As virus lockdown eased, number returning to work surpasses newly unemployed

Employment Service reports 10,193 went back to work in past 24 hours, just 2,523 registered as job seekers; overall, more than a million are jobless

People walk and shop at the Mamilla Mall near Jerusalem's Old City on May 4, 2020. (Olivier Fitoussi/Flash90)
People walk and shop at the Mamilla Mall near Jerusalem's Old City on May 4, 2020. (Olivier Fitoussi/Flash90)

For the first time since the coronavirus lockdown began to ravage the economy, the number of people who returned to work over the past 24 hours was significantly higher than those who registered as unemployed, the National Employment Service reported Monday.

By 4 p.m. in the afternoon, 10,193 people had reentered the workforce since Sunday, while just 2,523 registered as job seekers.

The figure of reemployed could be even higher, as many of those who started working have not yet reported their change in status, said Employment Service director general Rami Garor.

“This is the first day that we are seeing a situation that could be a sign of a positive trend, as the number of those returning to the workforce is clearly higher than the number leaving it, according to what is reported to us,” Garor said.

As the number of new infections has slowed dramatically, the government has begun loosening the restrictions that contained the pandemic while also bringing the economy to a near standstill. Unemployment figures leaped from a record low of 4 percent at the beginning of March to over 25% at beginning of April, as many businesses were forced to close their doors while the public was ordered off the streets.

As a result, the number of unemployed surpassed 1,000,000 for the first time in Israel’s history, with many employees put on unpaid leave.

Since April 19, there were 30,808 reports of people returning to work, the service said. At the same time, some 70,000 joined the ranks of the unemployed.

Garor said that due to the uncertainty as to how many people exactly have returned to work, the service would not publish current unemployment numbers.

Channel 12 reported that National Insurance Agency figures for the period since mid-April show that over 50,000 people have gone back to work.

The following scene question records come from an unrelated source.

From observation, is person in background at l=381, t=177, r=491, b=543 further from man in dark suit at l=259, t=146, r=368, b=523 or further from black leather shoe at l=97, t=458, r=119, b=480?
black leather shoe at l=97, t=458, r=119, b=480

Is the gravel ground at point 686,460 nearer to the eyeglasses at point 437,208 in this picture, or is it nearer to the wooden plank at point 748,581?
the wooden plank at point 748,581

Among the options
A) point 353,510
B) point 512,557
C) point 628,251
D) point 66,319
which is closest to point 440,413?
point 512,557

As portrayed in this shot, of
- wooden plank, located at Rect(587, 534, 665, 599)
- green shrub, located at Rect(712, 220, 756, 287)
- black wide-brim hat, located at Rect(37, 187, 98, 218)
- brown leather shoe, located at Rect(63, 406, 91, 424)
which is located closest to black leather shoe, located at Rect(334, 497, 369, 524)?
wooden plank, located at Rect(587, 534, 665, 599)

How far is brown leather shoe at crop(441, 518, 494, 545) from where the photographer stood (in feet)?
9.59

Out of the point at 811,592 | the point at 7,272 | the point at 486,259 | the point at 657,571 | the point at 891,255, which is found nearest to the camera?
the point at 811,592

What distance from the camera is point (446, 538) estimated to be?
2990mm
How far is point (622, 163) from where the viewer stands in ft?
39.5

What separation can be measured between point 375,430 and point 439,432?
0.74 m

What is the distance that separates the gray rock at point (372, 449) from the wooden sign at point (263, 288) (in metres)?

Garor urged those who have returned to work to quickly update the Employment Service via its website to avoid bureaucratic complications with the National Insurance Agency.

People walk on Jaffa Street in downtown Jerusalem on May 4, 2020. (Yonatan Sindel/Flash90)

Garor said the Employment Service is poised to begin an emergency plan aimed at reducing unemployment by working with employers who are looking for workers.

Meanwhile, Israel has seen escalating protests by self-employed workers and small business owners against what they have deemed as the government’s insufficient economic response in helping them survive the pandemic.

The government has established a special fund for small businesses and self-employed loans worth NIS 80 billion. It has received 48,000 applications for NIS 31 billion in loan requests, but only 14,500 of the applications have been accepted and only NIS 4.6 billion has been distributed, Channel 12 reported.

Large businesses have also demanded government help, and last week some 200 major chains kept their stores closed in protest of not receiving compensation as was being offered to smaller businesses. They reopened after the government said it would allocate an additional NIS 6 billion ($1.7 billion) — not included in the current NIS 80 billion stimulus package — to help hundreds them return their employees to the workforce.

Monday’s positive employment figures came as the cabinet convened to approve a further easing of coronavirus restrictions, with the number of infections in the country having dropped considerably.

According to various Hebrew media reports, malls and outdoor markets could be allowed to reopen as early as Thursday, while other aspects of the plan could come into effect on Friday.

The government will have the authority to reimpose restrictions in certain areas in case of a renewed outbreak, to avoid locking down the whole country again, the reports said.